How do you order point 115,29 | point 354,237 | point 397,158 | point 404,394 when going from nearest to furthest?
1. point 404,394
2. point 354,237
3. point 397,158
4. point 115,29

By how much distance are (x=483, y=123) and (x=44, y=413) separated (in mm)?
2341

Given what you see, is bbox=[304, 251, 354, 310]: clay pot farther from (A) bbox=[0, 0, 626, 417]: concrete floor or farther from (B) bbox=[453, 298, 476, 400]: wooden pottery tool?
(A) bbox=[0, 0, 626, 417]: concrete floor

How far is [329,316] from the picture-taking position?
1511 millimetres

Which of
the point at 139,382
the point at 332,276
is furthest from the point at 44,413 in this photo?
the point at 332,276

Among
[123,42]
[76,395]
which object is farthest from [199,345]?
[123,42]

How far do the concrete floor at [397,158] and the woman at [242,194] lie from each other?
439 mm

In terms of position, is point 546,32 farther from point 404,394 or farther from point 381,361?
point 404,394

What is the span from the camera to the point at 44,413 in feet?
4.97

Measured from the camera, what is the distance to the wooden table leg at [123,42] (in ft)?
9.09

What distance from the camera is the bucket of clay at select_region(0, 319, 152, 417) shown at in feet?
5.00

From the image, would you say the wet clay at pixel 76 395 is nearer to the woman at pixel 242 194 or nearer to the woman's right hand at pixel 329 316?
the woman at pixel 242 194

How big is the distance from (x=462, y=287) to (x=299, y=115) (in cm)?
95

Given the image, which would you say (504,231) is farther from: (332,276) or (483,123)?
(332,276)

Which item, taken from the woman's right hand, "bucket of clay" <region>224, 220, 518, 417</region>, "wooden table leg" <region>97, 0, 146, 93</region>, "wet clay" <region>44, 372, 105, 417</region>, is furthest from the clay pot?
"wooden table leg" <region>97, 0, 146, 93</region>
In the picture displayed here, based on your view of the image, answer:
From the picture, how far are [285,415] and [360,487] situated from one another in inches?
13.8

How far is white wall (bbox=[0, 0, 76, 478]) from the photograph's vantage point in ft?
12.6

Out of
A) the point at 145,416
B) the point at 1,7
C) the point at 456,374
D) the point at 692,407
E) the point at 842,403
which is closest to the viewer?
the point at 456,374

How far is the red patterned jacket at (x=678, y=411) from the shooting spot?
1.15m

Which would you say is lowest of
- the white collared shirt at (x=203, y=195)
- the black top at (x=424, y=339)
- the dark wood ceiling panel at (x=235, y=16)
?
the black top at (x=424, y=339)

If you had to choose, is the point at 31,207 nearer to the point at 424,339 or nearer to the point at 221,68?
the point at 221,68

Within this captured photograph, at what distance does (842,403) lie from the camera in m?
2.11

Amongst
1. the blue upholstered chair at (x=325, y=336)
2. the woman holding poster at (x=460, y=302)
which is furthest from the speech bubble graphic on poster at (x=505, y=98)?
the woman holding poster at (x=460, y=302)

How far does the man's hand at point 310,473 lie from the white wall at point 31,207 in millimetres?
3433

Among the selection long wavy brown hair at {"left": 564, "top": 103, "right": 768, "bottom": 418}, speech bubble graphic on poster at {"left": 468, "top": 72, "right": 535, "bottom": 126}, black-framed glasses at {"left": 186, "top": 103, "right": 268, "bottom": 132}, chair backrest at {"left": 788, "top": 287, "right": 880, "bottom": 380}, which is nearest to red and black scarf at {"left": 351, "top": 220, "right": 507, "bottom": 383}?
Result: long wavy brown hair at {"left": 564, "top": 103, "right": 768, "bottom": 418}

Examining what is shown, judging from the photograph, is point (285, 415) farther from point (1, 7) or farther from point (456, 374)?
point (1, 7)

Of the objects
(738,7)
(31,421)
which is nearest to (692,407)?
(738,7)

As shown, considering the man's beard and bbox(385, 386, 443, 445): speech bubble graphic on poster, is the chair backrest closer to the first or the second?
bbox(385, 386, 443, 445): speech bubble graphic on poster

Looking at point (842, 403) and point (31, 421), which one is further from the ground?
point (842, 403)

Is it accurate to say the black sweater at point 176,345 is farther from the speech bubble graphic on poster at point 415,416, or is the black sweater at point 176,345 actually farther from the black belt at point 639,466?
---*---
▶ _TASK_: Give every line of the records above as a numbered list, leaving out the blank lines.

▶ _WORKED SOLUTION_:
1. How do you order point 115,29 | point 354,237 | point 397,158 | point 404,394 when going from nearest to furthest?
2. 1. point 404,394
3. 2. point 354,237
4. 3. point 397,158
5. 4. point 115,29
6. By how much distance are (x=483, y=123) and (x=44, y=413) separated (in mm)?
7. 2341
8. Given what you see, is bbox=[304, 251, 354, 310]: clay pot farther from (A) bbox=[0, 0, 626, 417]: concrete floor or farther from (B) bbox=[453, 298, 476, 400]: wooden pottery tool?
9. (A) bbox=[0, 0, 626, 417]: concrete floor
10. How far is [329,316] from the picture-taking position?
11. 1511 millimetres
12. Which of
13. the point at 139,382
14. the point at 332,276
15. is furthest from the point at 44,413 in this photo?
16. the point at 332,276
17. Among
18. [123,42]
19. [76,395]
20. which object is farthest from [199,345]?
21. [123,42]
22. How far do the concrete floor at [397,158] and the woman at [242,194] lie from each other?
23. 439 mm
24. In terms of position, is point 546,32 farther from point 404,394 or farther from point 381,361?
25. point 404,394
26. What is the span from the camera to the point at 44,413 in feet?
27. 4.97
28. Measured from the camera, what is the distance to the wooden table leg at [123,42] (in ft)?
29. 9.09
30. What distance from the camera is the bucket of clay at select_region(0, 319, 152, 417) shown at in feet?
31. 5.00
32. From the image, would you say the wet clay at pixel 76 395 is nearer to the woman at pixel 242 194 or nearer to the woman's right hand at pixel 329 316?
33. the woman at pixel 242 194
34. How big is the distance from (x=462, y=287) to (x=299, y=115) (in cm)?
35. 95
36. Given the image, which would you say (504,231) is farther from: (332,276) or (483,123)?
37. (332,276)
38. Which item, taken from the woman's right hand, "bucket of clay" <region>224, 220, 518, 417</region>, "wooden table leg" <region>97, 0, 146, 93</region>, "wet clay" <region>44, 372, 105, 417</region>, is furthest from the clay pot?
39. "wooden table leg" <region>97, 0, 146, 93</region>
40. In the picture displayed here, based on your view of the image, answer:
41. From the picture, how far are [285,415] and [360,487] situated from one another in inches?
42. 13.8
43. How far is white wall (bbox=[0, 0, 76, 478]) from the photograph's vantage point in ft?
44. 12.6
45. Out of
46. A) the point at 145,416
47. B) the point at 1,7
48. C) the point at 456,374
49. D) the point at 692,407
50. E) the point at 842,403
51. which is closest to the viewer?
52. the point at 456,374
53. How far is the red patterned jacket at (x=678, y=411) from the shooting spot?
54. 1.15m
55. Which would you say is lowest of
56. - the white collared shirt at (x=203, y=195)
57. - the black top at (x=424, y=339)
58. - the dark wood ceiling panel at (x=235, y=16)
59. ?
60. the black top at (x=424, y=339)
61. If you had to choose, is the point at 31,207 nearer to the point at 424,339 or nearer to the point at 221,68?
62. the point at 221,68
63. Within this captured photograph, at what distance does (842,403) lie from the camera in m?
64. 2.11
65. Amongst
66. 1. the blue upholstered chair at (x=325, y=336)
67. 2. the woman holding poster at (x=460, y=302)
68. which is furthest from the speech bubble graphic on poster at (x=505, y=98)?
69. the woman holding poster at (x=460, y=302)
70. How far does the man's hand at point 310,473 lie from the white wall at point 31,207 in millimetres?
71. 3433
72. Among the selection long wavy brown hair at {"left": 564, "top": 103, "right": 768, "bottom": 418}, speech bubble graphic on poster at {"left": 468, "top": 72, "right": 535, "bottom": 126}, black-framed glasses at {"left": 186, "top": 103, "right": 268, "bottom": 132}, chair backrest at {"left": 788, "top": 287, "right": 880, "bottom": 380}, which is nearest to red and black scarf at {"left": 351, "top": 220, "right": 507, "bottom": 383}?
73. Result: long wavy brown hair at {"left": 564, "top": 103, "right": 768, "bottom": 418}
74. Examining what is shown, judging from the photograph, is point (285, 415) farther from point (1, 7) or farther from point (456, 374)?
75. point (1, 7)
76. Of the objects
77. (738,7)
78. (31,421)
79. which is nearest to (692,407)?
80. (738,7)
81. As shown, considering the man's beard and bbox(385, 386, 443, 445): speech bubble graphic on poster, is the chair backrest closer to the first or the second?
82. bbox(385, 386, 443, 445): speech bubble graphic on poster
83. Looking at point (842, 403) and point (31, 421), which one is further from the ground?
84. point (842, 403)
85. Is it accurate to say the black sweater at point 176,345 is farther from the speech bubble graphic on poster at point 415,416, or is the black sweater at point 176,345 actually farther from the black belt at point 639,466?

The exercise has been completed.